I purchased a bunch of drinks today and stated I didn’t need a bag as I was trying to prevent waste.  The cashier said she wished more people did that and then put 10 self-adhesive 1.5″ x 3″ “PAID” stickers on each of the 10 bottles of 20 oz Fuze I had purchased, nicely cancelling out any environmental gain.  I guess I need re-useable stickers.

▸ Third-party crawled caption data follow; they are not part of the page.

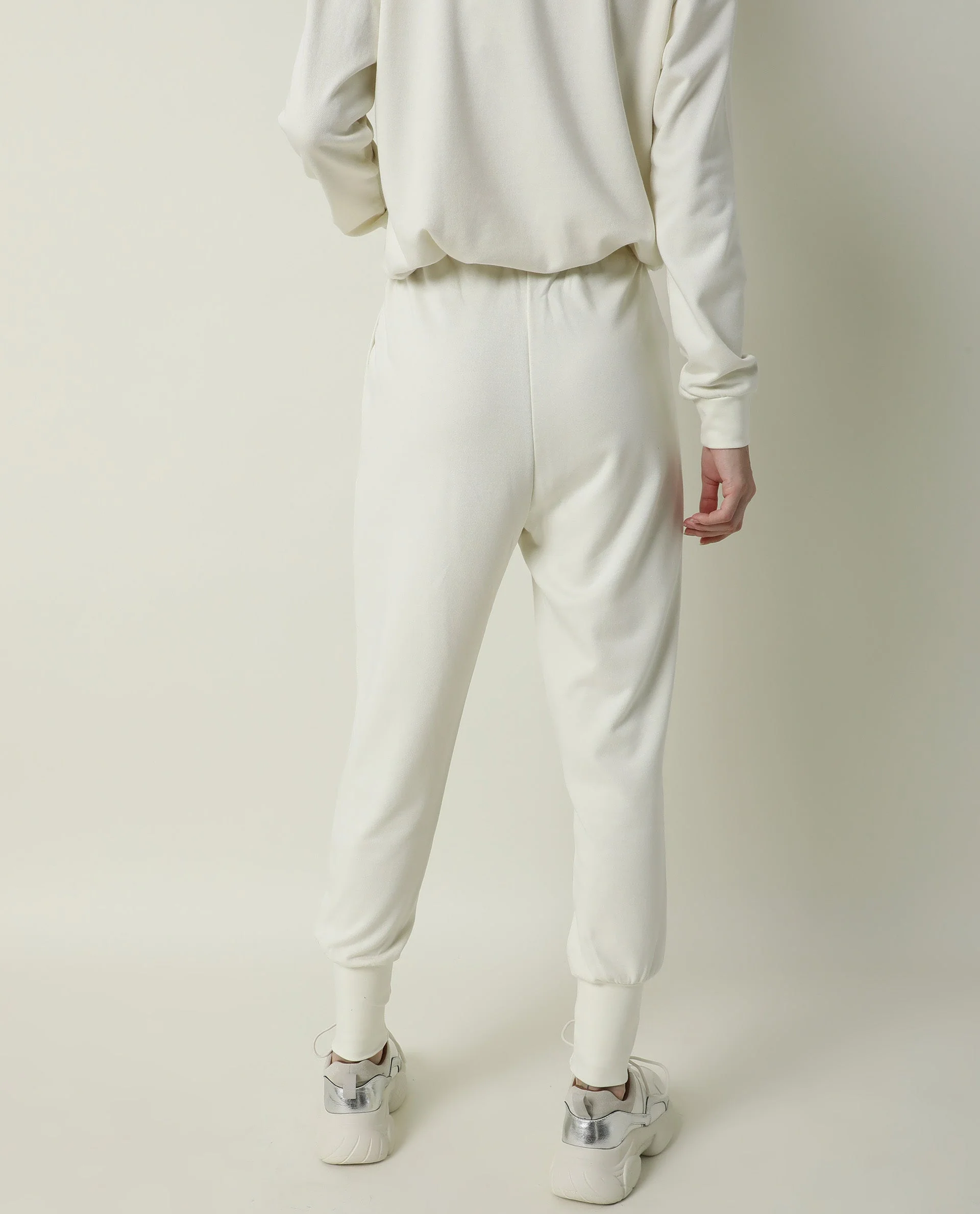 Rareism Women's Simp-1 Offwhite Polyester Blend Plain Ankle Length Tailored Track Pant - Image 7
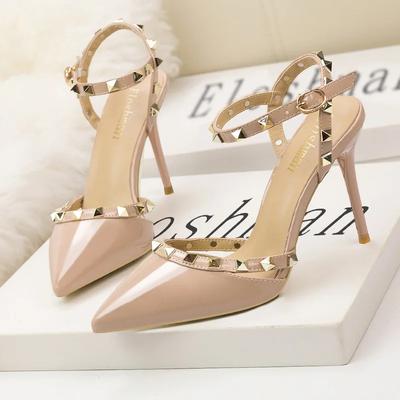 Klassisch, minimalistisch, sexy Nachtclub-Tanz, schmale Absätze, High Heels, spitze Zehen, flache Nieten, ausgehöhlte Damensandalen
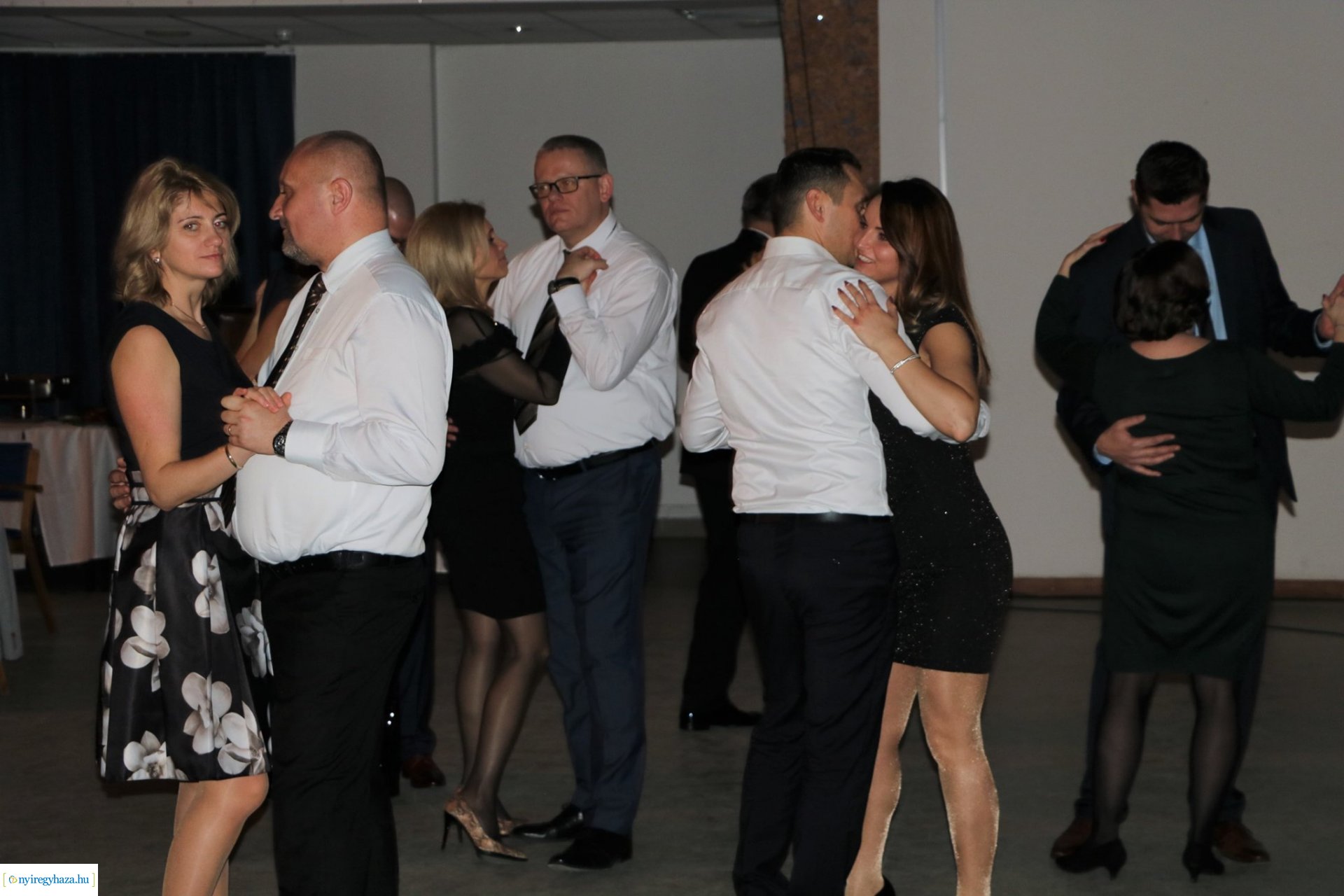 Jótékonysági bál a Szent Imrében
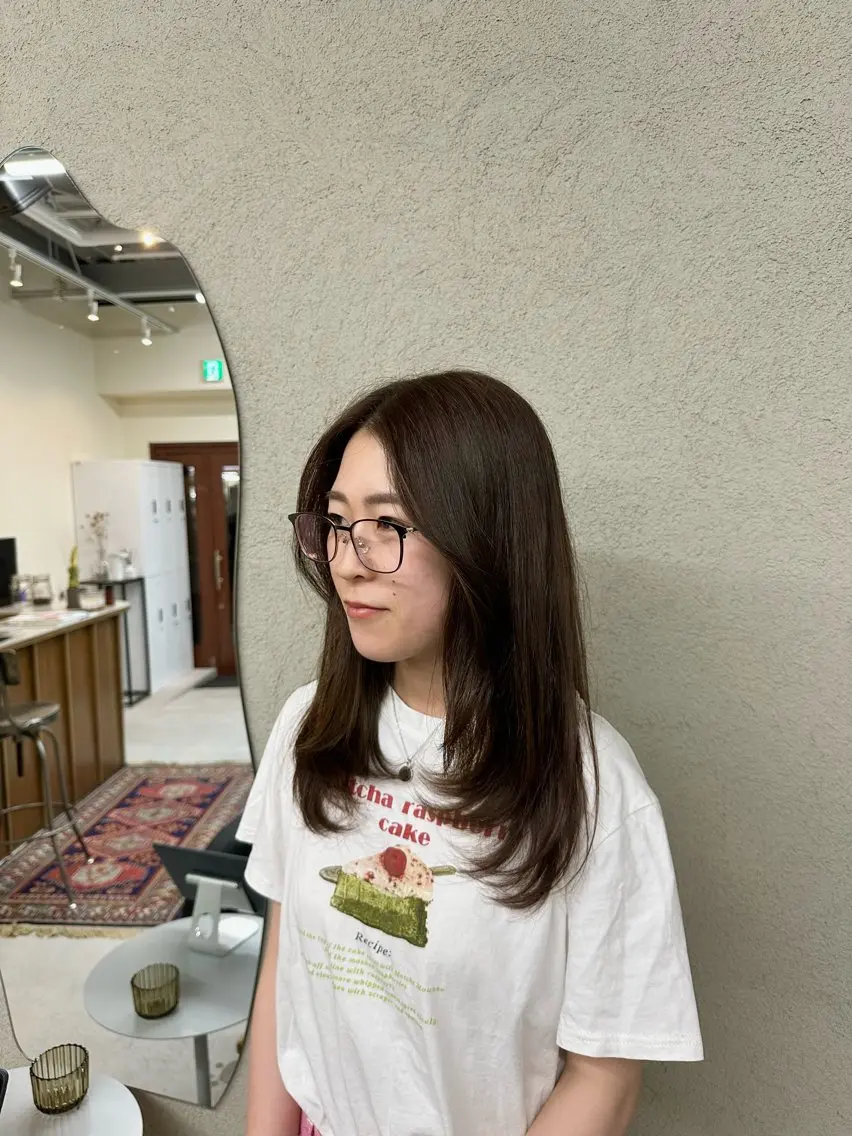 セミロング カラー 透明感カラー Shiro RENのヘアスタイル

It has literally be five months since anyone has gone food shopping.  We’d consumed just about everything to the point where I was marinading 4 month old venison  in Italian dressing and Arby’s Horsey Sauce to serve with broccoli florets emancipated from a solid block of ice.  Today that ended.  And it was good.  I repeatedly looked at things on the shelves and said to myself “that looks good” or “I’ll enjoy broiling that”, I’d then look at my AmEx card, and place the item in the card while giggling like a school girl.  I repeated this from about produce to cereal before it wore off, it again return when I found cheese and ice cream that were buy one get one free.

I brought in the food and immediately had some yogurt, a pickle and 3 pieces of fruit.  I was saddened that there were more things I wanted to consume but couldn’t due to insufficient stomach capacity when I noticed that the walls of my kitchen featured cabinetry I could use for storage, thus allowing me to consume them later! How did no one think of this previously?